For more such weighty foreign policy analysis from the former president, Laura Ingraham then invited Trump on to her show—a surprise appearance for which, according to the New York Times, she had to bump her previously-scheduled guest, the one-and-only Glenn Greenwald. I guess this is how ersatz "leftist" Greenwald moonlights in his second career as full-time Trump and Putin stooge. The only question is which of the two—Glenn or the Donald—would have delivered more effective pro-Putin apologetics and propaganda for Ingraham's receptive audience. 

These craven displays should be more than enough to remind us—if we had somehow forgotten it—that the groundwork has already long since been laid to effectively prevent the U.S. public from enduring any possible collective sacrifice on behalf of the principle of Ukrainian sovereignty. Ours is not the era in which the supposedly United States appears united enough on anything to accept minor costs in exchange for a larger good. We weren't willing to wear masks to save our own lives from a respiratory disease. What makes us think that we will be able to tolerate higher gas prices for the sake of other people's lives?

Biden, to his credit, has tried to be honest about this. He has made an effort to get people used to the idea that U.S. sanctions will impose costs not only on Putin and his cronies; they will also make life incrementally harder for people in this country (not to mention ordinary people in Russia, who are innocent in all this and largely oppose Putin's reckless actions). We will pay more at the pump. Stocks are already sliding as financial restrictions on Russian oligarchs are poised to take effect, promising to impact global markets in unknown ways. 

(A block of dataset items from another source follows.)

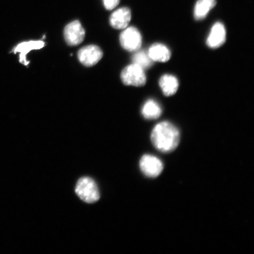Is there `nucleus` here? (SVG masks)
<instances>
[{
	"instance_id": "f257e3e1",
	"label": "nucleus",
	"mask_w": 254,
	"mask_h": 254,
	"mask_svg": "<svg viewBox=\"0 0 254 254\" xmlns=\"http://www.w3.org/2000/svg\"><path fill=\"white\" fill-rule=\"evenodd\" d=\"M180 132L177 127L170 122L158 124L152 129L151 139L158 150L170 152L176 150L180 142Z\"/></svg>"
},
{
	"instance_id": "f03ea898",
	"label": "nucleus",
	"mask_w": 254,
	"mask_h": 254,
	"mask_svg": "<svg viewBox=\"0 0 254 254\" xmlns=\"http://www.w3.org/2000/svg\"><path fill=\"white\" fill-rule=\"evenodd\" d=\"M75 193L79 198L87 203L96 202L100 197L97 184L90 177H82L78 181Z\"/></svg>"
},
{
	"instance_id": "7ed1b4c3",
	"label": "nucleus",
	"mask_w": 254,
	"mask_h": 254,
	"mask_svg": "<svg viewBox=\"0 0 254 254\" xmlns=\"http://www.w3.org/2000/svg\"><path fill=\"white\" fill-rule=\"evenodd\" d=\"M121 78L125 85L135 87H142L147 81L144 69L133 63L123 69Z\"/></svg>"
},
{
	"instance_id": "20e7f679",
	"label": "nucleus",
	"mask_w": 254,
	"mask_h": 254,
	"mask_svg": "<svg viewBox=\"0 0 254 254\" xmlns=\"http://www.w3.org/2000/svg\"><path fill=\"white\" fill-rule=\"evenodd\" d=\"M121 45L128 52H136L140 49L142 36L137 28L127 27L120 35Z\"/></svg>"
},
{
	"instance_id": "39448f33",
	"label": "nucleus",
	"mask_w": 254,
	"mask_h": 254,
	"mask_svg": "<svg viewBox=\"0 0 254 254\" xmlns=\"http://www.w3.org/2000/svg\"><path fill=\"white\" fill-rule=\"evenodd\" d=\"M139 167L145 176L155 178L163 170V164L160 159L151 155H144L139 161Z\"/></svg>"
},
{
	"instance_id": "423d86ee",
	"label": "nucleus",
	"mask_w": 254,
	"mask_h": 254,
	"mask_svg": "<svg viewBox=\"0 0 254 254\" xmlns=\"http://www.w3.org/2000/svg\"><path fill=\"white\" fill-rule=\"evenodd\" d=\"M65 40L69 46H78L84 41L85 32L84 28L78 20L69 23L64 31Z\"/></svg>"
},
{
	"instance_id": "0eeeda50",
	"label": "nucleus",
	"mask_w": 254,
	"mask_h": 254,
	"mask_svg": "<svg viewBox=\"0 0 254 254\" xmlns=\"http://www.w3.org/2000/svg\"><path fill=\"white\" fill-rule=\"evenodd\" d=\"M103 56V53L100 48L94 45L82 48L78 53L79 61L87 66L96 64L102 59Z\"/></svg>"
},
{
	"instance_id": "6e6552de",
	"label": "nucleus",
	"mask_w": 254,
	"mask_h": 254,
	"mask_svg": "<svg viewBox=\"0 0 254 254\" xmlns=\"http://www.w3.org/2000/svg\"><path fill=\"white\" fill-rule=\"evenodd\" d=\"M44 46H45V43L42 40L24 41L15 46L12 52L14 54L20 53L19 62L25 65H28L30 63L27 60L28 54L32 50L42 49Z\"/></svg>"
},
{
	"instance_id": "1a4fd4ad",
	"label": "nucleus",
	"mask_w": 254,
	"mask_h": 254,
	"mask_svg": "<svg viewBox=\"0 0 254 254\" xmlns=\"http://www.w3.org/2000/svg\"><path fill=\"white\" fill-rule=\"evenodd\" d=\"M226 40V30L223 24L217 22L214 24L209 33L206 44L212 49H217L223 45Z\"/></svg>"
},
{
	"instance_id": "9d476101",
	"label": "nucleus",
	"mask_w": 254,
	"mask_h": 254,
	"mask_svg": "<svg viewBox=\"0 0 254 254\" xmlns=\"http://www.w3.org/2000/svg\"><path fill=\"white\" fill-rule=\"evenodd\" d=\"M131 19V12L127 7H122L117 9L110 16V23L116 29H125L128 27Z\"/></svg>"
},
{
	"instance_id": "9b49d317",
	"label": "nucleus",
	"mask_w": 254,
	"mask_h": 254,
	"mask_svg": "<svg viewBox=\"0 0 254 254\" xmlns=\"http://www.w3.org/2000/svg\"><path fill=\"white\" fill-rule=\"evenodd\" d=\"M148 55L152 62L165 63L171 58V52L164 44L156 43L152 45L148 51Z\"/></svg>"
},
{
	"instance_id": "f8f14e48",
	"label": "nucleus",
	"mask_w": 254,
	"mask_h": 254,
	"mask_svg": "<svg viewBox=\"0 0 254 254\" xmlns=\"http://www.w3.org/2000/svg\"><path fill=\"white\" fill-rule=\"evenodd\" d=\"M159 84L164 94L168 97L176 94L179 87L177 78L170 74L162 76Z\"/></svg>"
},
{
	"instance_id": "ddd939ff",
	"label": "nucleus",
	"mask_w": 254,
	"mask_h": 254,
	"mask_svg": "<svg viewBox=\"0 0 254 254\" xmlns=\"http://www.w3.org/2000/svg\"><path fill=\"white\" fill-rule=\"evenodd\" d=\"M216 4V0H198L193 11L195 20H201L204 19Z\"/></svg>"
},
{
	"instance_id": "4468645a",
	"label": "nucleus",
	"mask_w": 254,
	"mask_h": 254,
	"mask_svg": "<svg viewBox=\"0 0 254 254\" xmlns=\"http://www.w3.org/2000/svg\"><path fill=\"white\" fill-rule=\"evenodd\" d=\"M142 114L145 119L148 120H155L161 115V108L156 101L153 100H149L146 101L142 107Z\"/></svg>"
},
{
	"instance_id": "2eb2a0df",
	"label": "nucleus",
	"mask_w": 254,
	"mask_h": 254,
	"mask_svg": "<svg viewBox=\"0 0 254 254\" xmlns=\"http://www.w3.org/2000/svg\"><path fill=\"white\" fill-rule=\"evenodd\" d=\"M132 61L133 64L140 66L144 70L145 69L150 68L153 63L149 57L148 53L144 51H139V52L136 51L132 56Z\"/></svg>"
},
{
	"instance_id": "dca6fc26",
	"label": "nucleus",
	"mask_w": 254,
	"mask_h": 254,
	"mask_svg": "<svg viewBox=\"0 0 254 254\" xmlns=\"http://www.w3.org/2000/svg\"><path fill=\"white\" fill-rule=\"evenodd\" d=\"M120 0H103L105 8L108 10H111L115 8L119 5Z\"/></svg>"
}]
</instances>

And as soon as people start to experience these setbacks and hardships, there will Trump and Tucker Carlson be, ready to declare: "See! Putin's not your enemy. It's these Democrats! They're the ones trying to bleed you dry. What did Putin ever do to you? Who cares about Ukraine? Let Ukraine hang! Why should we care. Not our problem! Did Putin raise your gas prices? Did Putin steal your jobs and give them to immigrants? Did Putin put a dent in your stock portfolio? Not likely! It was Joe!" And a frighteningly large number of people, though far from all or even a majority, will be ready to believe them. 

And so the nation's other major party—the one that for years told us that they were the only party that truly had the guts to defend U.S. strategic interests and champion the cause of "freedom" around the world—will be prepared to run the next election on a pledge to cozy up to Putin and let him trample over the rights of people in Ukraine and other neighboring countries.

I am reminded of the blistering poem that E.E. Cummings penned on the occasion of the United States' failure to aid Hungary during its 1956 uprising against the Soviet Union. He conjures the image of a cowardly international bloc headed by the U.S. first encouraging the Hungarians to fight, but then leaving them to be butchered and steamrolled by Soviet tanks as soon as the question of the West's own self-interest became involved: "be quiet little hungary," they say, "and do as you are bid/a good kind bear is angary/we fear for the quo pro quid."

Substitute Ukraine for Hungary here and you have the Tucker Carlson position. Why should we do anything about Russian aggression, he asks. What has it got to do with us? Is Ukraine the side your bread is buttered on? And, if Trump or one of his epigoni were to win the 2024 election, such presumably will be their attitude as well, clearing the path for still further Putin crimes. "so rah-rah-rah democracy/let's all be as thankful as hell/and bury the statue of liberty/(because it begins to smell)."